--- Begin EXCERPT ---

July 29, 2015

Sitcoms with a message

The Sitcom Class Wars: The 20th Century, by Ray Starman, The Troy Book Makers, 208 pages, $15.95

In the long history of television, the preferred method of communicating social change is and always has been the sitcom.  From the Cold War era, when shows from The Honeymooners to The Goldbergs were used to demonstrate how America was indeed the land of opportunity, to All in the Family and The Jeffersons, programs that conveyed messages of racial and social equality, to contemporary series that deal with issues ranging from homosexuality to divorce, from death to disabilities, from the strength of the American household to the disintegration of the nuclear family, and spanning the economic divide from the wealthiest professionals to the earthiest blue-collar couples, it is the situation comedy that has best dealt with those most serious topics.

This is one constant.  The second is that the sitcom thrives on conflict, allowing these opposing viewpoints (whether taken seriously or not) to be aired out, often loudly and with great emotion, but also subtly and with regret.  The conflict is often generational, occurring within a family, but it can also be within an office, in a neighborhood, or in the middle of a WWII prisoner-of-war camp.  The venue of conflict adds an extra dimension, one of strata, pitting the young and the old, the rich and the poor, the employer and the employee, the conformist and the rebel.  It is, one way or another, a class war.

The format of the sitcom is perfect for such discussion: non-threatening, short enough (at 22 minutes) to keep an individual story from becoming too complicated, with a likable individual or family at the center, and leavened with humor to keep from becoming overly proselytizing.  This is not to say that dramas have ignored social issues or conflict.  The risk inherent,  however, was obvious - dramas too easily can wind up as depressing, sanctimonious, prone to very low ratings and very strong pressure from advertisers, or some combination of all four.  Is it any wonder, then, that the sitcom has become the lens through which America's class wars are observed?

--- End EXCERPT ---
--- Begin RECORDED DATA ---

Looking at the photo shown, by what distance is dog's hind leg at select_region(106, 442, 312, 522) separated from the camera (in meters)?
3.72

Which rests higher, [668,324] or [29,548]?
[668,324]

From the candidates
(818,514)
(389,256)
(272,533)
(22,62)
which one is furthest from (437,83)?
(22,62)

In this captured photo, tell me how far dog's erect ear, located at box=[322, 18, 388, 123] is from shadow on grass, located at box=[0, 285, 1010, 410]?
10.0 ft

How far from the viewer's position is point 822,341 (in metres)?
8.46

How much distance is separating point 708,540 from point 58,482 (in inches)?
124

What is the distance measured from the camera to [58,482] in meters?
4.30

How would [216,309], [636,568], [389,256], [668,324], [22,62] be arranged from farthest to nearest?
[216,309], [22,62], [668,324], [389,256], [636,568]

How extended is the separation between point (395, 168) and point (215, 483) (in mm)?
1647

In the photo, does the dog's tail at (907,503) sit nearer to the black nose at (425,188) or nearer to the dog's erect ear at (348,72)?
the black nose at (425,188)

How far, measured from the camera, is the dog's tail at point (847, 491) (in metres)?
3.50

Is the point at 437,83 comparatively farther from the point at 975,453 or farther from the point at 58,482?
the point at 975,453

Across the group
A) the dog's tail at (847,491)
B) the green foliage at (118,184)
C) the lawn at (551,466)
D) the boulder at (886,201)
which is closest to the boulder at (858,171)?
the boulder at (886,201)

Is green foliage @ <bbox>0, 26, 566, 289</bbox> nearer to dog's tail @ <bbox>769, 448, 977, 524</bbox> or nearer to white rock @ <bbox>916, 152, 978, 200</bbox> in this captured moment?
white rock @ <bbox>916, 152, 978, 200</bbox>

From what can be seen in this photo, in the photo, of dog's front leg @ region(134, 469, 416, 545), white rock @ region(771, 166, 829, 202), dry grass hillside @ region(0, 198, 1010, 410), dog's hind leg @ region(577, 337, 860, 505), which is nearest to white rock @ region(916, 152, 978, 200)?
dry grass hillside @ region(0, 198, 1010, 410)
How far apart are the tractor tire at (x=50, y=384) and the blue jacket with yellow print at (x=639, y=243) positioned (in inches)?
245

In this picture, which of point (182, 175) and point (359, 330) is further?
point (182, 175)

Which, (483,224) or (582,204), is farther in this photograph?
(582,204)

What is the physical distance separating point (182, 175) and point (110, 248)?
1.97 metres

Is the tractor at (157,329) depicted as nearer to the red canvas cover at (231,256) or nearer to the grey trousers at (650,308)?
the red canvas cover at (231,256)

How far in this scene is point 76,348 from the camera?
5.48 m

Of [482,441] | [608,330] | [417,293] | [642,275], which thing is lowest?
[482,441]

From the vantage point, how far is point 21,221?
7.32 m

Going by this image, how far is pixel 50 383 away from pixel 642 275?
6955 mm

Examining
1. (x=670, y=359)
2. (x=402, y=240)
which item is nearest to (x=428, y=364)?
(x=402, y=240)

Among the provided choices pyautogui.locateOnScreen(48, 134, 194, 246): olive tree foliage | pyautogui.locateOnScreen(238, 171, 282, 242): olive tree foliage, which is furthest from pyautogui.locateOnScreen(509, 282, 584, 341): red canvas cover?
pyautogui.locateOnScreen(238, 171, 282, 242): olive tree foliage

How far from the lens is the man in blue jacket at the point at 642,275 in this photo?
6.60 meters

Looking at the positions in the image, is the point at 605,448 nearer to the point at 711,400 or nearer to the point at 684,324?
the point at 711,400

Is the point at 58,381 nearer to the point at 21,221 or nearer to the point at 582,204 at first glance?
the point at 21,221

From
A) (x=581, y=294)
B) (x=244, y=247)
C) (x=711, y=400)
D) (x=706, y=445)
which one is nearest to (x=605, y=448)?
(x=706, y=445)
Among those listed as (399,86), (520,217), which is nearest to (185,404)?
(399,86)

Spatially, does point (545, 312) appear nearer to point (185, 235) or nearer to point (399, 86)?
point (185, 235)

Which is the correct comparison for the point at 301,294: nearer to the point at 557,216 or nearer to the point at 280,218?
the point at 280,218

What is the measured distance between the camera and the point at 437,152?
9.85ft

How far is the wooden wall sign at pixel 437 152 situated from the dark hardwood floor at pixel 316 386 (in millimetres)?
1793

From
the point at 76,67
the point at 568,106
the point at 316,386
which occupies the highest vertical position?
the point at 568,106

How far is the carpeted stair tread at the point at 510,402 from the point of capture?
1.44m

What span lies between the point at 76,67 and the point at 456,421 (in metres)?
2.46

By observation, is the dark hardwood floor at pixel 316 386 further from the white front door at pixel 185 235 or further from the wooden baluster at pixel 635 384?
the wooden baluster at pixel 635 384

--- End RECORDED DATA ---

WRITTEN INSTRUCTION A:
Substitute "half-hour comedy" for "situation comedy" in the sitcom review. Give that part again, starting at "The Sitcom Class" and ending at "most serious topics.".
WRITTEN INSTRUCTION B:
Please proceed with the sitcom review, picking up right after its last sentence.

TASK RESULT A:
The Sitcom Class Wars: The 20th Century, by Ray Starman, The Troy Book Makers, 208 pages, $15.95

In the long history of television, the preferred method of communicating social change is and always has been the sitcom.  From the Cold War era, when shows from The Honeymooners to The Goldbergs were used to demonstrate how America was indeed the land of opportunity, to All in the Family and The Jeffersons, programs that conveyed messages of racial and social equality, to contemporary series that deal with issues ranging from homosexuality to divorce, from death to disabilities, from the strength of the American household to the disintegration of the nuclear family, and spanning the economic divide from the wealthiest professionals to the earthiest blue-collar couples, it is the half-hour comedy that has best dealt with those most serious topics.

TASK RESULT B:
Which is why a book such as Ray Starman's latest, The Sitcom Class Wars: The 20th Century is such a valuable asset to anyone interested in following the evolution of such discussions.  Taking an brief, objective look at sitcoms from the earliest post-World War II era to the present day, The Sitcom Class Wars explains how each of these shows captured the feel of a particular part of American social culture, portraying various aspects of the American experience, and how the class wars of the day played out within the show itself.  For example, in The Goldbergs, one of the earliest ethnic sitcoms, we see the glories of assimilation, as a Jewish family struggles (in a gentle, humorous way) with children casting off the old customs in favor of a new, uniquely American way of life.  We  also see firsthand how life in the city shapes the family (Starman points out that this was one of the first shows to specifically feature an urban, rather than suburban or rural, lifestyle), and how they deal with the new and unique challenges of the post-war era.  This gives us a vital understanding of post-war culture, and shows us the blueprint for family sitcoms of the future.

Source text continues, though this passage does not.